Among the best kept secrets of the existing economic crisis in The U.S. would be that many people are effectively negotiating balance savings of up to 85-90% on their second mortgages or home equity lines of credit (HELOCs).
Successful settlement of a second lien loan can often just mean the difference between success or failure when it comes to preventing foreclosure of a residence. After a house has already been lost to foreclosure, the second mortgage is sometimes still regarded as a loan deficiency that could be collected upon, even in so-called “non-recourse” locations. The settlement approach enables you to cure such deficiencies without any litigation efforts.

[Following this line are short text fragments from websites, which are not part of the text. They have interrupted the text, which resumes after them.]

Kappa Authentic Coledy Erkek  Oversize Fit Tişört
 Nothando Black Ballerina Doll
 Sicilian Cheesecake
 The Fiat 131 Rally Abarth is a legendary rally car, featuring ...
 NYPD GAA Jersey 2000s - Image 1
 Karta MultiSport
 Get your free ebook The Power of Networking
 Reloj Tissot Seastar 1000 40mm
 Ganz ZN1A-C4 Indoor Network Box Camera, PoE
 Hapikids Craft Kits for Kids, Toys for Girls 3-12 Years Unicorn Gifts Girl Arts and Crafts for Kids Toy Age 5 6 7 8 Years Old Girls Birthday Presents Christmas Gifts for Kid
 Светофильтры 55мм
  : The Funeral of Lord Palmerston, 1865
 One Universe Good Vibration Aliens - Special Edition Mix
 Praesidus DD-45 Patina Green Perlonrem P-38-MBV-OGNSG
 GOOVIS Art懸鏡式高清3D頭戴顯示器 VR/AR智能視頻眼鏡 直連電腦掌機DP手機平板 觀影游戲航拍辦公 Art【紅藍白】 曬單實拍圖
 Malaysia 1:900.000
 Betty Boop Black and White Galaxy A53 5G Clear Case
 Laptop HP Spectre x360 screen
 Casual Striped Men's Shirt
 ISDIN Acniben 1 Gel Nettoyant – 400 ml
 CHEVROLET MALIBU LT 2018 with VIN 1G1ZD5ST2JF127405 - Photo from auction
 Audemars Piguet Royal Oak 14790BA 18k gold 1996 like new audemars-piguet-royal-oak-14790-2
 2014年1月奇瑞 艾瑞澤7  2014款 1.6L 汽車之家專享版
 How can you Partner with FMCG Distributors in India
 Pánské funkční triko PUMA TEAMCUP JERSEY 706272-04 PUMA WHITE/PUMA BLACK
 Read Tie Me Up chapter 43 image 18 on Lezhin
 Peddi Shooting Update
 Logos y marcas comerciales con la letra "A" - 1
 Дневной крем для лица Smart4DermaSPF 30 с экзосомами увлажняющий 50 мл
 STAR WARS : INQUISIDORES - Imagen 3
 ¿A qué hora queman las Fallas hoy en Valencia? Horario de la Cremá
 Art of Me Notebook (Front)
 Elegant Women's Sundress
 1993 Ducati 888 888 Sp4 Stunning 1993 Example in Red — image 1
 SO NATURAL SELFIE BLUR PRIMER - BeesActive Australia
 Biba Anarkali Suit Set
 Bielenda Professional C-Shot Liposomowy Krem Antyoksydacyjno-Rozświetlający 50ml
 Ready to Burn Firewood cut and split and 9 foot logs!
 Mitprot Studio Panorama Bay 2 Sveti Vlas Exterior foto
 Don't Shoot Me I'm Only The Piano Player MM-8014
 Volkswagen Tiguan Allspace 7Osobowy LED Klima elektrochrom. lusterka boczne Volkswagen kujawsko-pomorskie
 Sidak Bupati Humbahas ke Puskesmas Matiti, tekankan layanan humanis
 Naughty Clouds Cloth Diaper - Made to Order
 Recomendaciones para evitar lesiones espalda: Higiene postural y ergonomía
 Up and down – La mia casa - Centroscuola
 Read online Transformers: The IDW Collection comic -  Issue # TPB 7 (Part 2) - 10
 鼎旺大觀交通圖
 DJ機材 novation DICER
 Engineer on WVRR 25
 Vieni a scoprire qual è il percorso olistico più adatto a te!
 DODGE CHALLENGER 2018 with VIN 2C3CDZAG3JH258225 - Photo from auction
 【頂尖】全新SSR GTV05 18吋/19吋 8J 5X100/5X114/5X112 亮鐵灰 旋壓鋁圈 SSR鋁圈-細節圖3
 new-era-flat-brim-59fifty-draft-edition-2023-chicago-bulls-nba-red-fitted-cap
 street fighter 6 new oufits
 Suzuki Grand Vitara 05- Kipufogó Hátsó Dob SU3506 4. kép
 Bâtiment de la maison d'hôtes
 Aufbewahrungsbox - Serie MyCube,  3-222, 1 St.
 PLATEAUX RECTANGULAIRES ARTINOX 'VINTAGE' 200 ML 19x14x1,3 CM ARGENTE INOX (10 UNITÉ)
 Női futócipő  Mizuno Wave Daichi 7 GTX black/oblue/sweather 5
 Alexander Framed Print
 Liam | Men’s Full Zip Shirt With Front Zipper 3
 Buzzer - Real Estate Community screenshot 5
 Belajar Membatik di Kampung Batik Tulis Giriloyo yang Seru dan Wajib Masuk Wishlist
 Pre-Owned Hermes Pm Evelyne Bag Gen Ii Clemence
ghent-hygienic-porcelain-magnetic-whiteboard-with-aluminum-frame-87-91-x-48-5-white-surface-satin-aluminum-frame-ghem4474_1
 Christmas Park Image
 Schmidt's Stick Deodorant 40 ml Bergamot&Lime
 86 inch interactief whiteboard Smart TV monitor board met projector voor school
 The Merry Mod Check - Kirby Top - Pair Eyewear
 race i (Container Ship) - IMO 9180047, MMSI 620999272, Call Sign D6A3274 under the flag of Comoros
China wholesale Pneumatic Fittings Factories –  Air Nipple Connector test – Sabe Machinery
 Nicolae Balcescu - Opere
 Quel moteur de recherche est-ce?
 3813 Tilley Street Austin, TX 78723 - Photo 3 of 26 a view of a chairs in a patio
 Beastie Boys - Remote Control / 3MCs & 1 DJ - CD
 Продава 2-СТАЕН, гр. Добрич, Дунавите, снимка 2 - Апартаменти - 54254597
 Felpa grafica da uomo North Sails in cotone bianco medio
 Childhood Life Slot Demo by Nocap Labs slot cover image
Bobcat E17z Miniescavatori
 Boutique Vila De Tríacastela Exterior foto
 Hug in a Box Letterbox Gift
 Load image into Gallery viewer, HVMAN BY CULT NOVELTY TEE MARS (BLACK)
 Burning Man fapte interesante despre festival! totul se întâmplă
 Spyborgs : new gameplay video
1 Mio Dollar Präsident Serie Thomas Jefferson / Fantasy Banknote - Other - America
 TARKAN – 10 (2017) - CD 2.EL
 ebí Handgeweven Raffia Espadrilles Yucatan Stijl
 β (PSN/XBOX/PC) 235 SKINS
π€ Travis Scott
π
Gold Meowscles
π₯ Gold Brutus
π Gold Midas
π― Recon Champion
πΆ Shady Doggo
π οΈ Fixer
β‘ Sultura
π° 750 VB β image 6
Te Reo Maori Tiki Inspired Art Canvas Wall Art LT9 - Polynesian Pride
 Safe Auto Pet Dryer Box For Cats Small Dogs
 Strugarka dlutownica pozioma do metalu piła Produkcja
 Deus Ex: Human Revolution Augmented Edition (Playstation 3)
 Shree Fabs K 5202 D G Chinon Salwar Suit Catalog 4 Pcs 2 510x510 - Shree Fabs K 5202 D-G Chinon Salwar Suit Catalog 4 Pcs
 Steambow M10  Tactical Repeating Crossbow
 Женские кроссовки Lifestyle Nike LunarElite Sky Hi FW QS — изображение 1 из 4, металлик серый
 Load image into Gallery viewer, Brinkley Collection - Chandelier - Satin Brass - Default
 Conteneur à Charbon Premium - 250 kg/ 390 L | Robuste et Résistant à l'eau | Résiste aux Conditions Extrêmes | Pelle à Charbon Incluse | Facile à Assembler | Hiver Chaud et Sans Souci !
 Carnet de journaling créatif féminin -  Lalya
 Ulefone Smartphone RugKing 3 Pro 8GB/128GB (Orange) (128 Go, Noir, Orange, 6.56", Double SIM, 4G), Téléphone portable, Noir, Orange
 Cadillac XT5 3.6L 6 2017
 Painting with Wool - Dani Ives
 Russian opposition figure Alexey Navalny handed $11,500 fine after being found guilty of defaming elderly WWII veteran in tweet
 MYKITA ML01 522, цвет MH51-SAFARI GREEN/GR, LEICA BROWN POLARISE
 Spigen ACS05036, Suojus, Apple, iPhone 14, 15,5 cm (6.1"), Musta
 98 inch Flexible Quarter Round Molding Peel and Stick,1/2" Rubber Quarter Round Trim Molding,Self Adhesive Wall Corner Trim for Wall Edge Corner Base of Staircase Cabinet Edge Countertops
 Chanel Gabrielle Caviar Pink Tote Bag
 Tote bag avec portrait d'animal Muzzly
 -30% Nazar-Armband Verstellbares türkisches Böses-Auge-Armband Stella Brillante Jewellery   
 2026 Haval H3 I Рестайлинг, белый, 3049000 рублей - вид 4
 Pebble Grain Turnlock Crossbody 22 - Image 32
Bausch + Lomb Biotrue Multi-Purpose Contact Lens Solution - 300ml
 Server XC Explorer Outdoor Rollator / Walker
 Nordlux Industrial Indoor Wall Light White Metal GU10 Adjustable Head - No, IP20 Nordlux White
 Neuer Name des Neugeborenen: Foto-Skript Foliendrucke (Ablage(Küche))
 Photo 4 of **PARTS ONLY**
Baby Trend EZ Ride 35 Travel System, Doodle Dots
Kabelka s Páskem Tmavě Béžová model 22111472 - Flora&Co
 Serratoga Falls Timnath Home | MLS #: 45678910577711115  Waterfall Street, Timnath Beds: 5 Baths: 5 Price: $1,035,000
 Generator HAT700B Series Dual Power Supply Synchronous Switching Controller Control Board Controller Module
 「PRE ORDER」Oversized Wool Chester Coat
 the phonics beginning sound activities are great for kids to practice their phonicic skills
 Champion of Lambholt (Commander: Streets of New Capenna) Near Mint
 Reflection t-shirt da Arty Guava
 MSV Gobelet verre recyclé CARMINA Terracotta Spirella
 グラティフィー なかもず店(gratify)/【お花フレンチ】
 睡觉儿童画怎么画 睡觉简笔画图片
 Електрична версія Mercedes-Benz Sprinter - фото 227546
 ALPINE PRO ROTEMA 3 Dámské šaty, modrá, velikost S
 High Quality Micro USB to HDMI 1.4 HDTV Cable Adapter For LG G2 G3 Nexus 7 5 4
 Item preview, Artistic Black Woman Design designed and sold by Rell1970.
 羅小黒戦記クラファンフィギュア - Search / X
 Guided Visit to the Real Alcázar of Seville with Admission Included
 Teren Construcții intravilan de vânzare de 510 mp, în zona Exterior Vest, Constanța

Columnist Thomas Friedman said in his New York Times article:
"The total number of underwater homeowners in America, with first and second mortgages, is a stunning 22.7 percent. In Nevada alone, 63 percent of all mortgaged properties are worth less than the owners paid; in Arizona 50 percent, Florida 46 percent, Michigan 36 percent and California 31 percent."
An article titled, "Second-Mortgage Misery" had this to say:
"Almost 40% of homeowners who took out second mortgages-extracting cash from their residences to cover everything from vacations to medical bills-are underwater on their loans, more than twice the rate of owners who didn't take out such loans.
For anybody who is suffering from financial hardships in connection with mortgage payments, you're not alone! Over the past 24 months, countless Americans have defaulted on their 2nd mortgages or HELOCs. Reasons for default include losing business income in the economic recession, long periods of unemployment, medical crises, adjustable first mortgages, and sky-high credit card annual percentage rates. Psychologically, it’s also tremendously challenging to be in a negative cash flow predicament and remain paying a second mortgage for a house that is vulnerable to foreclosure anyway.
Many consumers think that a second mortgage will most likely “disappear” if their property is sold in a “short sale” transaction or foreclosed on by the first mortgage lender. After all, a mortgage is backed by property, and as soon as the property is gone, no more liability, right? Not so fast. The majority of 2nd mortgages or home equity lines of credit (HELOCs) are recourse loans, meaning that a liability remains even after the property is sold or reclaimed by the bank in foreclosure. Consumers are still responsible for these deficiencies, and unresolved mortgages will continue to be a legal and credit risk for a long time.